• _WORK TO DO_: In your copy, repeat the records exactly and leave out the pictures.
* BEGIN *
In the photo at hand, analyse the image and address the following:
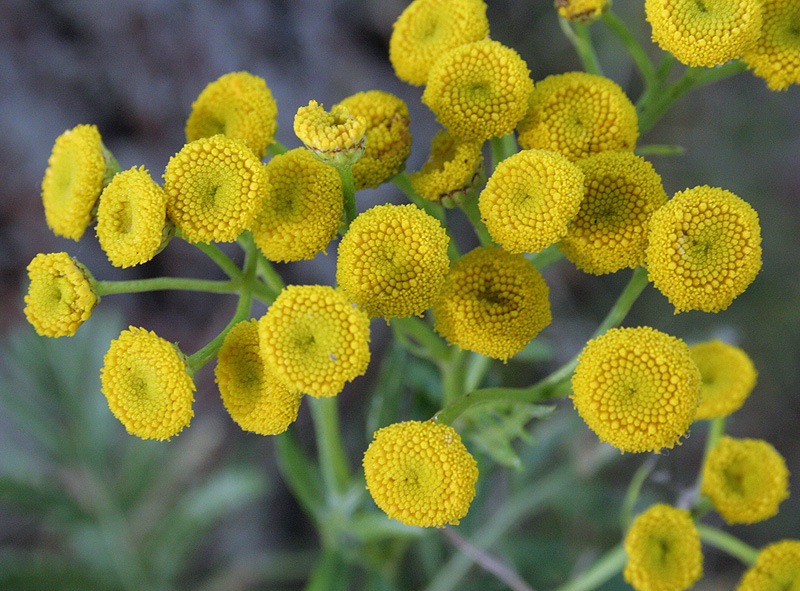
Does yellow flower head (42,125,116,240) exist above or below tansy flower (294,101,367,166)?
above

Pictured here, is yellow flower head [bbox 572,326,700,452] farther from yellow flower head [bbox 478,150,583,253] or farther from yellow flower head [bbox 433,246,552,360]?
yellow flower head [bbox 478,150,583,253]

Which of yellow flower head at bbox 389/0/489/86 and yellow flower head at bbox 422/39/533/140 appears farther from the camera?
yellow flower head at bbox 389/0/489/86

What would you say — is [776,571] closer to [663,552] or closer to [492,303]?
[663,552]

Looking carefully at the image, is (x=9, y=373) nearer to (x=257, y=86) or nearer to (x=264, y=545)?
(x=264, y=545)

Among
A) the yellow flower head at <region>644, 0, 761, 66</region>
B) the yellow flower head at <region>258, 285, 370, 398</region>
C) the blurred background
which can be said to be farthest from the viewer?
the blurred background

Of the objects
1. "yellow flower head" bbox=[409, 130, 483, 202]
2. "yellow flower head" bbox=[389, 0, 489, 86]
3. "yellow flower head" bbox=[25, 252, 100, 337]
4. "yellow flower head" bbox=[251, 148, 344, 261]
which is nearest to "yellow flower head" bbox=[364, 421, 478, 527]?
"yellow flower head" bbox=[251, 148, 344, 261]

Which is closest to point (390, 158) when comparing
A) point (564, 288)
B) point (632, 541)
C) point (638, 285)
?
point (638, 285)

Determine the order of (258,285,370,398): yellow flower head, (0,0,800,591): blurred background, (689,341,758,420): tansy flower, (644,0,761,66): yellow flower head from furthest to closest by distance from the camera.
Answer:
* END *
• _PROBLEM SOLUTION_:
In the photo at hand, analyse the image and address the following:
Does yellow flower head (42,125,116,240) exist above or below tansy flower (294,101,367,166)?
above

Pictured here, is yellow flower head [bbox 572,326,700,452] farther from yellow flower head [bbox 478,150,583,253] or farther from yellow flower head [bbox 433,246,552,360]?
yellow flower head [bbox 478,150,583,253]

Which of yellow flower head at bbox 389/0/489/86 and yellow flower head at bbox 422/39/533/140 appears farther from the camera?
yellow flower head at bbox 389/0/489/86

What would you say — is [776,571] closer to [663,552] or closer to [492,303]?
[663,552]

Looking carefully at the image, is (x=9, y=373) nearer to (x=257, y=86) or nearer to (x=264, y=545)?
(x=264, y=545)

Among
A) the yellow flower head at <region>644, 0, 761, 66</region>
B) the yellow flower head at <region>258, 285, 370, 398</region>
C) the blurred background
which can be said to be farthest from the viewer?
the blurred background

Of the objects
1. "yellow flower head" bbox=[409, 130, 483, 202]
2. "yellow flower head" bbox=[389, 0, 489, 86]
3. "yellow flower head" bbox=[25, 252, 100, 337]
4. "yellow flower head" bbox=[251, 148, 344, 261]
which is nearest to "yellow flower head" bbox=[364, 421, 478, 527]?
"yellow flower head" bbox=[251, 148, 344, 261]

Which is closest to point (390, 158) when comparing
A) point (564, 288)
B) point (632, 541)
C) point (638, 285)
?
point (638, 285)

Determine the order of (258,285,370,398): yellow flower head, (0,0,800,591): blurred background, (689,341,758,420): tansy flower, (644,0,761,66): yellow flower head from furthest to closest by distance from the camera.
Answer:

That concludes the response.